Please copy the following lines word for word, keeping every number and punctuation mark unchanged.
****
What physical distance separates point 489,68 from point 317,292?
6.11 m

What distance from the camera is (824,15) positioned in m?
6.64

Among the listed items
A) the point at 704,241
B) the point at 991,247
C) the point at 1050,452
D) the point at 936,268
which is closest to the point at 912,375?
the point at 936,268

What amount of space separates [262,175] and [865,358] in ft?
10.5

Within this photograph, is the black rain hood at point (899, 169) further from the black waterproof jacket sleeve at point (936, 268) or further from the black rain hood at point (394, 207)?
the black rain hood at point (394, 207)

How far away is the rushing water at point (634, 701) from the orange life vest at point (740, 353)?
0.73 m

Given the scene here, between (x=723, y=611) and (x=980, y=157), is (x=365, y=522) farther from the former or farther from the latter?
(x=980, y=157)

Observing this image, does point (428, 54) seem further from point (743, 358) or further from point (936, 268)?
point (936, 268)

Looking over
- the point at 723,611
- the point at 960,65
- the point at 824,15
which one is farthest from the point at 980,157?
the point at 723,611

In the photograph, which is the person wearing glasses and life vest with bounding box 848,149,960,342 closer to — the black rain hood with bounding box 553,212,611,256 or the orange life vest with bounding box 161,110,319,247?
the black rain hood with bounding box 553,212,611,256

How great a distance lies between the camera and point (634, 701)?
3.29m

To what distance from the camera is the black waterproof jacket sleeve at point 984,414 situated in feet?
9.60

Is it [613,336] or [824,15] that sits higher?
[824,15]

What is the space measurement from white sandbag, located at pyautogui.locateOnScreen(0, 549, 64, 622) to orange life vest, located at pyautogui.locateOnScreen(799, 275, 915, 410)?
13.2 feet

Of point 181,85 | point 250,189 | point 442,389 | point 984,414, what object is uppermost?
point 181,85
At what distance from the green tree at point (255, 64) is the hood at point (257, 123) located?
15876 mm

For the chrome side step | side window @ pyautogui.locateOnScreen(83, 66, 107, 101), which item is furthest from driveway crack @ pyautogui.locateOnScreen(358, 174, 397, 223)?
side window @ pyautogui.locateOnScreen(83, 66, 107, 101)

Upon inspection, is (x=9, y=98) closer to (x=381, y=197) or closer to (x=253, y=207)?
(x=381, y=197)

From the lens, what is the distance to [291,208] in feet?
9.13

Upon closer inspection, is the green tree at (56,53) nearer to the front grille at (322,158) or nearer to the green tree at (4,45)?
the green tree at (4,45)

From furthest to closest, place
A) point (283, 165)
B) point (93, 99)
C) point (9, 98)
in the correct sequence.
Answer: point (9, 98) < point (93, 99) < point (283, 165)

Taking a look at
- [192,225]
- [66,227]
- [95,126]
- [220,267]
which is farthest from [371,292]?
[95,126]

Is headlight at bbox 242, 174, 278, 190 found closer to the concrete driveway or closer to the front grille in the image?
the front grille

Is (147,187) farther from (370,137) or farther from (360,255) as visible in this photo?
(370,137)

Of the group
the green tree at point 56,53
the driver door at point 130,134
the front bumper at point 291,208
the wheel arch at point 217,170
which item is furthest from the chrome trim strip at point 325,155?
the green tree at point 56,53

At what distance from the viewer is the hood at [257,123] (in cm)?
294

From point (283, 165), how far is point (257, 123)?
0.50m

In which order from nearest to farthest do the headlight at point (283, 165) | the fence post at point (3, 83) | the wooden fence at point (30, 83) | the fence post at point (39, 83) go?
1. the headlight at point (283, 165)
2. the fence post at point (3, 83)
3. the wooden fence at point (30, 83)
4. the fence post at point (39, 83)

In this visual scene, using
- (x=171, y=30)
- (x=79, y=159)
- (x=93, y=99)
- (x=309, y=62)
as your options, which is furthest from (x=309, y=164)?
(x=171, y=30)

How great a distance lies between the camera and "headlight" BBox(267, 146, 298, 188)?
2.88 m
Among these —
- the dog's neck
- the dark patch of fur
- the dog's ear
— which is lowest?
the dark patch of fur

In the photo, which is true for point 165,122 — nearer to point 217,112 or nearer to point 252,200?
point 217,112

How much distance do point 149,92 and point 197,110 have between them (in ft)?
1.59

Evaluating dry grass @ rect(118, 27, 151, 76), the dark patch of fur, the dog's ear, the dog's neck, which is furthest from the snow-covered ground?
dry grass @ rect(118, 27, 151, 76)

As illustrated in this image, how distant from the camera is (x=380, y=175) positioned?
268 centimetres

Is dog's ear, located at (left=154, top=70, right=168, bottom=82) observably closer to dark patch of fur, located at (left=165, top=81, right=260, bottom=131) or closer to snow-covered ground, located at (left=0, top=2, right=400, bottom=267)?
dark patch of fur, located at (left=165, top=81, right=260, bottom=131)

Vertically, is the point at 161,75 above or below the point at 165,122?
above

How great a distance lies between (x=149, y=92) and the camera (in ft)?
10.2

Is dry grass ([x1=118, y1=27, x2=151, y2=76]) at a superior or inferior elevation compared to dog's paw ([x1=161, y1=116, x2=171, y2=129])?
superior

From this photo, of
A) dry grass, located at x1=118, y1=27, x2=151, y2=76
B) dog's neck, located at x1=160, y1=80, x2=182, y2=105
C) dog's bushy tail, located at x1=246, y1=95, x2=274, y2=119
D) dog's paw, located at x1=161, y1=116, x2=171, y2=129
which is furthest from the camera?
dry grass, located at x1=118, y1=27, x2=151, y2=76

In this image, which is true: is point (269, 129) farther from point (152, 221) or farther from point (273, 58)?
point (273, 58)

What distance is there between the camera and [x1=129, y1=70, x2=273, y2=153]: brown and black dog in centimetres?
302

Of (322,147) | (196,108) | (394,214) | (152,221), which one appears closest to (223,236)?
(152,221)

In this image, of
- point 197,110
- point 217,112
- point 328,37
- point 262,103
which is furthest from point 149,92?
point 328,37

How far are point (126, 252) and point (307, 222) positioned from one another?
****
The reply
What physical distance separates point 489,68 from point 317,292?
6.11 m

What distance from the camera is (824,15) positioned in m?
6.64

Among the listed items
A) the point at 704,241
B) the point at 991,247
C) the point at 1050,452
D) the point at 936,268
which is closest to the point at 912,375?
the point at 936,268

What amount of space separates [262,175] and [865,358] in ft?
10.5

Within this photograph, is the black rain hood at point (899, 169) further from the black waterproof jacket sleeve at point (936, 268) or further from the black rain hood at point (394, 207)?
the black rain hood at point (394, 207)

How far away is the rushing water at point (634, 701) from the orange life vest at point (740, 353)?
0.73 m

Given the scene here, between (x=723, y=611) and (x=980, y=157), is (x=365, y=522) farther from the former or farther from the latter?
(x=980, y=157)

Observing this image, does point (428, 54) seem further from point (743, 358) or further from point (936, 268)?
point (936, 268)

Looking over
- the point at 723,611
- the point at 960,65
- the point at 824,15
which one is farthest from the point at 980,157?
the point at 723,611

In the photograph, which is the person wearing glasses and life vest with bounding box 848,149,960,342 closer to — the black rain hood with bounding box 553,212,611,256 or the orange life vest with bounding box 161,110,319,247?
the black rain hood with bounding box 553,212,611,256

How great a distance lies between the camera and point (634, 701)?
3.29m

To what distance from the camera is the black waterproof jacket sleeve at point 984,414 situated in feet?
9.60

Is it [613,336] or [824,15] that sits higher?
[824,15]

What is the space measurement from white sandbag, located at pyautogui.locateOnScreen(0, 549, 64, 622) to orange life vest, located at pyautogui.locateOnScreen(799, 275, 915, 410)?
13.2 feet

Of point 181,85 | point 250,189 | point 442,389 | point 984,414, what object is uppermost?
point 181,85
At what distance from the green tree at point (255, 64) is the hood at point (257, 123) located?
15876 mm

For the chrome side step | side window @ pyautogui.locateOnScreen(83, 66, 107, 101), which item is furthest from driveway crack @ pyautogui.locateOnScreen(358, 174, 397, 223)?
side window @ pyautogui.locateOnScreen(83, 66, 107, 101)

Upon inspection, is (x=9, y=98) closer to (x=381, y=197) or closer to (x=253, y=207)?
(x=381, y=197)

From the lens, what is the distance to [291,208] in feet?
9.13

Upon closer inspection, is the green tree at (56,53) nearer to the front grille at (322,158) or nearer to the green tree at (4,45)?
the green tree at (4,45)

From furthest to closest, place
A) point (283, 165)
B) point (93, 99)
C) point (9, 98)
in the correct sequence.
Answer: point (9, 98) < point (93, 99) < point (283, 165)

Taking a look at
- [192,225]
- [66,227]
- [95,126]
- [220,267]
which is farthest from [371,292]?
[95,126]

Is headlight at bbox 242, 174, 278, 190 found closer to the concrete driveway or closer to the front grille in the image?
the front grille

Is (147,187) farther from (370,137) or farther from (360,255) as visible in this photo?
(370,137)

Of the group
the green tree at point 56,53
the driver door at point 130,134
the front bumper at point 291,208
the wheel arch at point 217,170
which item is furthest from the chrome trim strip at point 325,155?
the green tree at point 56,53

At what distance from the viewer is the hood at [257,123] (in cm)?
294

From point (283, 165), how far is point (257, 123)?
0.50m

In which order from nearest to farthest do the headlight at point (283, 165) | the fence post at point (3, 83) | the wooden fence at point (30, 83) | the fence post at point (39, 83) go?
1. the headlight at point (283, 165)
2. the fence post at point (3, 83)
3. the wooden fence at point (30, 83)
4. the fence post at point (39, 83)

In this visual scene, using
- (x=171, y=30)
- (x=79, y=159)
- (x=93, y=99)
- (x=309, y=62)
as your options, which is furthest from (x=309, y=164)?
(x=171, y=30)

How great a distance lies between the camera and "headlight" BBox(267, 146, 298, 188)?
2.88 m
Among these —
- the dog's neck
- the dark patch of fur
- the dog's ear
— which is lowest?
the dark patch of fur

In the photo, which is true for point 165,122 — nearer to point 217,112 or nearer to point 252,200?
point 217,112

How much distance do point 149,92 and point 197,110 have between them (in ft)?
1.59

Evaluating dry grass @ rect(118, 27, 151, 76), the dark patch of fur, the dog's ear, the dog's neck, which is furthest from the snow-covered ground?
dry grass @ rect(118, 27, 151, 76)

As illustrated in this image, how distant from the camera is (x=380, y=175) positioned?
268 centimetres

Is dog's ear, located at (left=154, top=70, right=168, bottom=82) observably closer to dark patch of fur, located at (left=165, top=81, right=260, bottom=131) or closer to snow-covered ground, located at (left=0, top=2, right=400, bottom=267)?
dark patch of fur, located at (left=165, top=81, right=260, bottom=131)

Vertically, is the point at 161,75 above or below the point at 165,122?
above

How great a distance lies between (x=149, y=92) and the camera (in ft)?
10.2

Is dry grass ([x1=118, y1=27, x2=151, y2=76]) at a superior or inferior elevation compared to dog's paw ([x1=161, y1=116, x2=171, y2=129])?
superior

From this photo, of
A) dry grass, located at x1=118, y1=27, x2=151, y2=76
B) dog's neck, located at x1=160, y1=80, x2=182, y2=105
C) dog's bushy tail, located at x1=246, y1=95, x2=274, y2=119
D) dog's paw, located at x1=161, y1=116, x2=171, y2=129
which is furthest from the camera?
dry grass, located at x1=118, y1=27, x2=151, y2=76

In this image, which is true: is point (269, 129) farther from point (152, 221) or farther from point (273, 58)?
point (273, 58)

What distance is there between the camera and [x1=129, y1=70, x2=273, y2=153]: brown and black dog in centimetres?
302

Of (322,147) | (196,108) | (394,214) | (152,221), which one appears closest to (223,236)?
(152,221)

In this image, of
- point 197,110
- point 217,112
- point 328,37
- point 262,103
which is furthest from point 149,92?
point 328,37

How far are point (126, 252) and point (307, 222) positioned from one another?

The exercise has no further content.